"Oh, no, you don't," he contradicted, falling back into the half-jocular vein. "You're a pretty good spender, yourself, Madgie. If you didn't have plenty of money to eat and drink and wear and breathe——"
"I hate it!" she said coldly. Then she dragged the talk back to the channel it was leaving. "I ought to have broken in sooner; I might have known what you would do. You are responsible for this labor trouble they are having over at the iron works. Don't bother to deny it; I know. That was your 'heeler'—the man you had here when I came. You don't play fair with many people: don't you think you'd better make an exception of me?"
Grierson was mouthing his cigar again and the smoky nimbus was thickening to its customary density when he said: "You're nothing but a spoiled baby, Madge. If you'd cry for the moon, you'd think you ought to have it. I've said my say, and that's all there is to it. Trot along home and 'tend to your tea-parties: that's your part of the game. I can play my hand alone."
She slipped out of the window-seat and crossed the room quickly to stand before him.

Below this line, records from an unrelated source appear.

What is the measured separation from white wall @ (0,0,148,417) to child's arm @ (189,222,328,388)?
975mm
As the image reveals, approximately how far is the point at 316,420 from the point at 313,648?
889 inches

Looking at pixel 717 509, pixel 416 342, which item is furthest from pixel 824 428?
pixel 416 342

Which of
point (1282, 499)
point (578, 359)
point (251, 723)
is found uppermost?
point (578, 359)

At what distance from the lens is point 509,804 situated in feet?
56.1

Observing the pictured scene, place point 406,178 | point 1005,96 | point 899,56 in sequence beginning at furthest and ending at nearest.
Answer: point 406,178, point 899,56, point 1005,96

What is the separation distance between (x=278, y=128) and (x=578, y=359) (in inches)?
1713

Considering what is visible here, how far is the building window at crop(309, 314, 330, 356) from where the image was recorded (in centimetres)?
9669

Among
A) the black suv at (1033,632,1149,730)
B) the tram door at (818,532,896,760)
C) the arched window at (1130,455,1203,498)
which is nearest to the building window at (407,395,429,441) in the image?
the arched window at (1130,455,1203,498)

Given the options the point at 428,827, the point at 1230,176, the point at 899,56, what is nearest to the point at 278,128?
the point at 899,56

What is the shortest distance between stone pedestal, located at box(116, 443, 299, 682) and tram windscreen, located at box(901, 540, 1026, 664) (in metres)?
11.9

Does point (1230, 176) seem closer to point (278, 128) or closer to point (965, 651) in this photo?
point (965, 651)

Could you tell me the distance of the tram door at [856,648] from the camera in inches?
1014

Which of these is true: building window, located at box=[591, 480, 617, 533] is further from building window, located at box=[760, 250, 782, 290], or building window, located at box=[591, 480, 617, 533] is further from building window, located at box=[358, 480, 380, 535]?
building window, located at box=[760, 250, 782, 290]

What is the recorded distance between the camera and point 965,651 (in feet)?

"I'll go, when you have answered one question," she said, the suppressed passions finding their way into her voice. "I've asked for bread and you've given me a stone. I've said 'please' to you, and you slapped me for it. Do you think you can afford to shove me over to the other side?"
"I don't know what you're driving at, now," was the even-toned rejoinder.
"Don't you? Then I'll tell you. You have been pinching this town for the lion's share ever since we came here—shaking it down as you used to shake down the"—she broke off short, and again the indomitable will got the better of the seething passions. "We'll let the by-gones go, and come down to the present. What if some of the things you are doing here and now should get into print?"
"For instance?" he suggested, when she paused.
"This Raymer affair, for one thing. You don't own the Wahaskan—yet: supposing it should come out to-morrow morning with the true story of this disgraceful piece of buccaneering, telling how you tried first to squeeze him through the bank loan, and when that failed, how you bribed his workmen to make trouble?"
"You go to Randolph and try it," said the gray wolf, jeeringly. "In the first place, he wouldn't believe it—coming from you. He wouldn't forget that you're my daughter, however much you are trying to forget it. In the next place he'd want proof—damned good proof—if he was going to make a fight on me. He'd know that one of two things would happen; if he failed to get me, I'd get him."